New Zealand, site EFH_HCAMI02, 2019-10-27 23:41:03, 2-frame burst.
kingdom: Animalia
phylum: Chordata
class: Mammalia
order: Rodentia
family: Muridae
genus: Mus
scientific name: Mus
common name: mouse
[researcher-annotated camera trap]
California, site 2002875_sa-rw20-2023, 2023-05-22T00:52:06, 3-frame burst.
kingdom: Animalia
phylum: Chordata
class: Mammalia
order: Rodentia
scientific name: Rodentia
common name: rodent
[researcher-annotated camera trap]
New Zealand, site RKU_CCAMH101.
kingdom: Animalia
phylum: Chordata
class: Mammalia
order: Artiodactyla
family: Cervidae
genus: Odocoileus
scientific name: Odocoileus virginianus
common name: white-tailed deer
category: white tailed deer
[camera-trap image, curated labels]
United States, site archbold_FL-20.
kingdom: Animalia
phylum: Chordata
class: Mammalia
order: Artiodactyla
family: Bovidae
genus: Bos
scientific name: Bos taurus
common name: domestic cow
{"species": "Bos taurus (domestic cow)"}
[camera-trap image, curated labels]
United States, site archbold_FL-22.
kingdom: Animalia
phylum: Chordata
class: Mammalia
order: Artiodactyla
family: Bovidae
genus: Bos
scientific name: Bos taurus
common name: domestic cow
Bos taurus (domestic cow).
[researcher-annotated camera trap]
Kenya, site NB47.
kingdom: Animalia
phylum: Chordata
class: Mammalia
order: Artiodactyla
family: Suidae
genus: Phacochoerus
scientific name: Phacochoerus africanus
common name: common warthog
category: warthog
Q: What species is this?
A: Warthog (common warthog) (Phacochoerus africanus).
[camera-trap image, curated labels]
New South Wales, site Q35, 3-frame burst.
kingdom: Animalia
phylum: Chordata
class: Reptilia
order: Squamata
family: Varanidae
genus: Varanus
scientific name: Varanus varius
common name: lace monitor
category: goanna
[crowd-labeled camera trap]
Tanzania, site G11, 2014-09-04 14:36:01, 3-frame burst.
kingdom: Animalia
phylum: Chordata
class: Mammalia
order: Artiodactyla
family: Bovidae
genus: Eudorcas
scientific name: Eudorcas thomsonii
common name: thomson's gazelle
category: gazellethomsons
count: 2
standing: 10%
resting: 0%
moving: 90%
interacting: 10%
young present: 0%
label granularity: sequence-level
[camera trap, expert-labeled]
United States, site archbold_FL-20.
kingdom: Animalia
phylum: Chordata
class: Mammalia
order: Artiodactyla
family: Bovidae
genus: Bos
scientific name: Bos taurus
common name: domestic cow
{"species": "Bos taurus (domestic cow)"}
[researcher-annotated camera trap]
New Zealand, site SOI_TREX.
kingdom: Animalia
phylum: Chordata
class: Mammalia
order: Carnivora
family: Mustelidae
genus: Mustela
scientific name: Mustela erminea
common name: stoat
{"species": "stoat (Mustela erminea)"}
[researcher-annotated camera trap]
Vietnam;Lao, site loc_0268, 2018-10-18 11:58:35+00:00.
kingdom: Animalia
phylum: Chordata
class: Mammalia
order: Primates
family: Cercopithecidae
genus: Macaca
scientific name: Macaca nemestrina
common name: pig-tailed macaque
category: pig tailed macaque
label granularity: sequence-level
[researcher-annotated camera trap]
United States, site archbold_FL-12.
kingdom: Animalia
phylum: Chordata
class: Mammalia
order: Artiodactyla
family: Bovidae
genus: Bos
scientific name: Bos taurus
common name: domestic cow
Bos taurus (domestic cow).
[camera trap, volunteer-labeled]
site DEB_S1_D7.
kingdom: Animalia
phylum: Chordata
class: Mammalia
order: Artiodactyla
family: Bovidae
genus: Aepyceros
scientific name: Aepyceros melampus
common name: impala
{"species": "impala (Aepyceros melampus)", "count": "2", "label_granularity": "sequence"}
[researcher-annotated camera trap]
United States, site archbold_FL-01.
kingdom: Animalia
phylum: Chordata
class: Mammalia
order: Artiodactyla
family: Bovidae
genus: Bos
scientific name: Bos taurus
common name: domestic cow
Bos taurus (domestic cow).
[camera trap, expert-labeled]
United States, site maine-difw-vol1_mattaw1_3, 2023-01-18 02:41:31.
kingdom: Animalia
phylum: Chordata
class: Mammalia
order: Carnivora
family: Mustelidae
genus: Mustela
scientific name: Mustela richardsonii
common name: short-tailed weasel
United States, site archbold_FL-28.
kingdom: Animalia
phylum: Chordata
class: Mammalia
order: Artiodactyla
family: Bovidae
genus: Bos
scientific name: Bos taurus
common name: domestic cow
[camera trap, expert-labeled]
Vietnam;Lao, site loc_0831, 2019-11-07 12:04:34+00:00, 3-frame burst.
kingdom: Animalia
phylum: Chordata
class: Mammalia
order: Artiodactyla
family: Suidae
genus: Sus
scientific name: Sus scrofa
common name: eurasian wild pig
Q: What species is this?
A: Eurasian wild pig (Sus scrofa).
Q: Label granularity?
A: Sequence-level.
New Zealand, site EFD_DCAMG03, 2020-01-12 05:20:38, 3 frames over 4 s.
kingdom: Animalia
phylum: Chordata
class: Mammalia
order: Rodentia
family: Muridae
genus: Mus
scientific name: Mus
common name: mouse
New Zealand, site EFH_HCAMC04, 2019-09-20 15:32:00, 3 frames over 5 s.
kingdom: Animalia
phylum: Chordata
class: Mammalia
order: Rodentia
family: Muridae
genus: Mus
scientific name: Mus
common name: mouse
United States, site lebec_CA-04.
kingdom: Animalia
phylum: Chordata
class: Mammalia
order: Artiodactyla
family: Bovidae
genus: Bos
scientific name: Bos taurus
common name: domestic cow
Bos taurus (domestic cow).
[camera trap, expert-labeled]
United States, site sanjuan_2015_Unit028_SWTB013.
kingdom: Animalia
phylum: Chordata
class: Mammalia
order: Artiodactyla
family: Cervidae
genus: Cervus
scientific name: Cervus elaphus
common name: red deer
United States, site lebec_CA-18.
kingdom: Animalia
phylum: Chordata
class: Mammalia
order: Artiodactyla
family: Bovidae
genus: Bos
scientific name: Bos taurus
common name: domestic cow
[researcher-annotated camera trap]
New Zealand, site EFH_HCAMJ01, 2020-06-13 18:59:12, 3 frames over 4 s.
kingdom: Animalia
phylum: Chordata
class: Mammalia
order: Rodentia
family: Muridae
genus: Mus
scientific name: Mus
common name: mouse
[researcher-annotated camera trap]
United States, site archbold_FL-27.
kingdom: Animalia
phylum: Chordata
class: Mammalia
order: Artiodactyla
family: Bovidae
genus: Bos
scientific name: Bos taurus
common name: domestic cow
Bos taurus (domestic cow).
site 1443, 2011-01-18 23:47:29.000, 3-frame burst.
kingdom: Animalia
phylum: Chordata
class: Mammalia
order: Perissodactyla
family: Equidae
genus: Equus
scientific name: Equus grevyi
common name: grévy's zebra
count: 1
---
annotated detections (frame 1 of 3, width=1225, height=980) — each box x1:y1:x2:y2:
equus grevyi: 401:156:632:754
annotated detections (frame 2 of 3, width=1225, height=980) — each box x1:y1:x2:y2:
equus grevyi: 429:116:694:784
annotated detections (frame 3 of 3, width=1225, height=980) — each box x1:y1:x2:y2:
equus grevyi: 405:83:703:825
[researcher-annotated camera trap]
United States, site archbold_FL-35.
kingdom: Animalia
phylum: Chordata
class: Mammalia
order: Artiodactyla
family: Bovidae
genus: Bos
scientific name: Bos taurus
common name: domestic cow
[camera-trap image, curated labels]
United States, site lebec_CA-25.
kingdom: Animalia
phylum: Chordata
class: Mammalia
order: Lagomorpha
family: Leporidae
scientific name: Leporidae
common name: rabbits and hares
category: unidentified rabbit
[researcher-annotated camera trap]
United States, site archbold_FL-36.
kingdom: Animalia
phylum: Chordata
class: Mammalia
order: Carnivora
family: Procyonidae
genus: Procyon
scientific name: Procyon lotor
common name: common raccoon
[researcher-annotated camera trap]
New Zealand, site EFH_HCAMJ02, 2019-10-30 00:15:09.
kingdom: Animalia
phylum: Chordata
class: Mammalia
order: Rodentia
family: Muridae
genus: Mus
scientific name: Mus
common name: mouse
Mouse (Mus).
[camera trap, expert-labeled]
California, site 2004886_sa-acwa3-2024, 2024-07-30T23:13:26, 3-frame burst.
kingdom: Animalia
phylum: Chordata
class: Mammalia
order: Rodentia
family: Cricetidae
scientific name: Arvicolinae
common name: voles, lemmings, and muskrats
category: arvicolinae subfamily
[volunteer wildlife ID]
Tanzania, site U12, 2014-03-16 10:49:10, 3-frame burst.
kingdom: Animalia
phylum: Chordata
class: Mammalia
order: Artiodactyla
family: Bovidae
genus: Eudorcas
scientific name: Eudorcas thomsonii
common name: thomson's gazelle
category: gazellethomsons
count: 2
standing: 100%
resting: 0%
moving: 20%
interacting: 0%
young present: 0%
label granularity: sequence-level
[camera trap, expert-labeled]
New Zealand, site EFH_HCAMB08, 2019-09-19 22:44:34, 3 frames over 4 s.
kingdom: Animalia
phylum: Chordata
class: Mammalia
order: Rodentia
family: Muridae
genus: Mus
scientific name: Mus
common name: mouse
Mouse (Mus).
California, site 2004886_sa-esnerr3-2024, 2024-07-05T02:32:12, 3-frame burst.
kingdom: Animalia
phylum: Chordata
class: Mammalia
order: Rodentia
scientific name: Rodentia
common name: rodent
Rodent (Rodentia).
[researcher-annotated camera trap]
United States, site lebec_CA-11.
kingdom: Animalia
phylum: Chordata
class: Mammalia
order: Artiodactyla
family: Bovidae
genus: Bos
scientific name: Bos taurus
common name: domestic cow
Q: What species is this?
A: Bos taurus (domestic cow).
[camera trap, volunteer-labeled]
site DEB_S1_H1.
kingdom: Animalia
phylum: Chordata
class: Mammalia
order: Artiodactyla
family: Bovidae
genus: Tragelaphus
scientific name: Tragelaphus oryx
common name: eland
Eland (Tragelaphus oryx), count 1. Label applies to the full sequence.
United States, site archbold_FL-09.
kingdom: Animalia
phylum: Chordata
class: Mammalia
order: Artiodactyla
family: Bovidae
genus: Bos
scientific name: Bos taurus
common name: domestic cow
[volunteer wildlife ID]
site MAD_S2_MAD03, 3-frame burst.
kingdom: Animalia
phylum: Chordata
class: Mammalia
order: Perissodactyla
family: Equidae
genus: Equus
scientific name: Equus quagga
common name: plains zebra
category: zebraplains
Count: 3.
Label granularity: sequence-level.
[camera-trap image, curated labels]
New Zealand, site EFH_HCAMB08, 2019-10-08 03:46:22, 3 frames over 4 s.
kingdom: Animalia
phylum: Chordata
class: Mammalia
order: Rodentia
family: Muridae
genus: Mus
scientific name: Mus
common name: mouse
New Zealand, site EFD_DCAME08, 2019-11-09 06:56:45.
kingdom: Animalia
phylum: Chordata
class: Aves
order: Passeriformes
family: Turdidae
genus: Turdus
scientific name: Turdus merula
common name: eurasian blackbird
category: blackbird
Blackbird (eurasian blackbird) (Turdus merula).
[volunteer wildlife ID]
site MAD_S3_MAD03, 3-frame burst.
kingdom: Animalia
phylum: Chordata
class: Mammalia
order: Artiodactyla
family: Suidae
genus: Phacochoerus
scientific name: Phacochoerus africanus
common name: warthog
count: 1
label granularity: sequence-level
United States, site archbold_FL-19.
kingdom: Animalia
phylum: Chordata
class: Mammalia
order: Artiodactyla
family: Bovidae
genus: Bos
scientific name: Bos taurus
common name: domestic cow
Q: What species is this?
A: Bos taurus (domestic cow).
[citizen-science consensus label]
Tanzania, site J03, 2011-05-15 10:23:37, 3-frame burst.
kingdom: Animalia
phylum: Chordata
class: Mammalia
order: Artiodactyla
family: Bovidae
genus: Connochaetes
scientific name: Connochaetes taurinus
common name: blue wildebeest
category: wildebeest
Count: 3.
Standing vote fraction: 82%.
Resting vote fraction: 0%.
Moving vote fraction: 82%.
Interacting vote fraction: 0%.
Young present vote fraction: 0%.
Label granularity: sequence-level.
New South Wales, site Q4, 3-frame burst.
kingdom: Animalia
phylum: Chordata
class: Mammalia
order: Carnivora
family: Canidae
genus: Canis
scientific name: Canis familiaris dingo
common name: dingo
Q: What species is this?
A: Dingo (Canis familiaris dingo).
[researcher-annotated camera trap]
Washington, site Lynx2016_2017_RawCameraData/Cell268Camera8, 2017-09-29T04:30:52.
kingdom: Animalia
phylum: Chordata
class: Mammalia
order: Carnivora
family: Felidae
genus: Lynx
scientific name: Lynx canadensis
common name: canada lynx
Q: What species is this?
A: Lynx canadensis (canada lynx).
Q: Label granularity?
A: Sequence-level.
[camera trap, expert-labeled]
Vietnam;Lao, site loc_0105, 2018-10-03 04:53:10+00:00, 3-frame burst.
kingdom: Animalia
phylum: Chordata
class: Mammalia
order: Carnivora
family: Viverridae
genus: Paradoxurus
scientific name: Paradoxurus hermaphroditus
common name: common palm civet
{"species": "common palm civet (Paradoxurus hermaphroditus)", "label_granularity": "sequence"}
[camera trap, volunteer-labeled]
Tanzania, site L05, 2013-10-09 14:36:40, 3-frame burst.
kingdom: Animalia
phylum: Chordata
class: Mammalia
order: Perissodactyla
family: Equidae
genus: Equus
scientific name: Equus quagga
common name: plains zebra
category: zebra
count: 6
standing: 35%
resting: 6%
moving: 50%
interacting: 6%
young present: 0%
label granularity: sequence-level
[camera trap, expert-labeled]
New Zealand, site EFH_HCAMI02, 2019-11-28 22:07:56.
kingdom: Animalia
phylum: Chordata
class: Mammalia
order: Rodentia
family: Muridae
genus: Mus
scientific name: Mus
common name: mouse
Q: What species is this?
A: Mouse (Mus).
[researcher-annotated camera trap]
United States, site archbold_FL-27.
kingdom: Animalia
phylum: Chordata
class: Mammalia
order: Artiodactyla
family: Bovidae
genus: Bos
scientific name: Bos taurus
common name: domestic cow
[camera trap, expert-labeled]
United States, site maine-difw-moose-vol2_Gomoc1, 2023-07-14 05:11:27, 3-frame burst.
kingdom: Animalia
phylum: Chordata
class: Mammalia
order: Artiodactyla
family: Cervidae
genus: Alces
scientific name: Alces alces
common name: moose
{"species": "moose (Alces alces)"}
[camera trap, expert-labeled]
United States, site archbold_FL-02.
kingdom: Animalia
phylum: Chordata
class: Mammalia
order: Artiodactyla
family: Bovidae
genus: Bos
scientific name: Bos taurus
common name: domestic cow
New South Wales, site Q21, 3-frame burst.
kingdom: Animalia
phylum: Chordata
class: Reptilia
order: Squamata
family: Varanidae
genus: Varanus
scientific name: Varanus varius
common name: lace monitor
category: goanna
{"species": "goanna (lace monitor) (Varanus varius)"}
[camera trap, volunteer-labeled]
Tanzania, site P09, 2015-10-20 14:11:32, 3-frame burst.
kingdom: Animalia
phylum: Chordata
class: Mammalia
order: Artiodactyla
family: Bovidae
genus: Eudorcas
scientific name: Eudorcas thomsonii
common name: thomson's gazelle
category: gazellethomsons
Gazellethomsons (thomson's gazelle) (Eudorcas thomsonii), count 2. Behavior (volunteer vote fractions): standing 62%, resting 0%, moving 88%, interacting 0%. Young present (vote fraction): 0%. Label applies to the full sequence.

- _Exercise aim_
Within the material above, extract exactly the lines that start at the line containing "New Zealand, site SOI_TREX." and stop after the line containing "scientific name: Macaca nemestrina", and only those.

- _Response box_
New Zealand, site SOI_TREX.
kingdom: Animalia
phylum: Chordata
class: Mammalia
order: Carnivora
family: Mustelidae
genus: Mustela
scientific name: Mustela erminea
common name: stoat
{"species": "stoat (Mustela erminea)"}
[researcher-annotated camera trap]
Vietnam;Lao, site loc_0268, 2018-10-18 11:58:35+00:00.
kingdom: Animalia
phylum: Chordata
class: Mammalia
order: Primates
family: Cercopithecidae
genus: Macaca
scientific name: Macaca nemestrina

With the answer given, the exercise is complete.